Twoje zadanie: Według tekstu o ministrantach, przy czym ministrant jest pomocnikiem?

Na początku ze swej strony chcę podziękować Bogu za to, że mogę opiekować się tą najważniejszą grupą dla parafii. Dziękuję także rodzicom ministrantów za ich synów i za ich ofiarną służbę, dziękuję również chłopcom za zaangażowanie na rzecz wspólnoty ministranckiej i naszej franciszkańskiej parafii. Jednocześnie proszę was, trwajcie z wciąż rosnącym zaangażowaniem przy ołtarzu Pana Jezusa.

Króluj nam Chryste!

Kim jest ministrant

Ministrant jest POMOCNIKIEM przy sprawowaniu Mszy świętej i podczas innych nabożeństw liturgicznych. Ministrant usługuje księdzu, gdy przygotowany jest ołtarz i dary ofiarne potrzebne do ofiary Mszy świętej. Pomaga również po zakończeniu Eucharystii.

Ministrant jest tym, który niesie ZNAKI. Ministrant niesie pewne określone przedmioty, które dla liturgii są niezbędne. Są to przedmioty, które dla liturgii mają szczególnie ważne znaczenie. One mają ludziom wierzącym coś przedstawiać i wskazywać na inną rzeczywistość.

Zawartość danych:
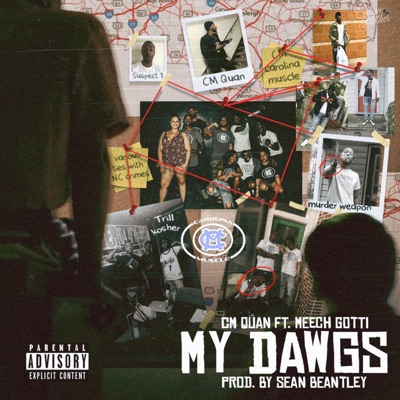 My Dawgs (feat. Meech Gotti) - Single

Odpowiedź: Przy sprawowaniu Mszy świętej i podczas innych nabożeństw liturgicznych.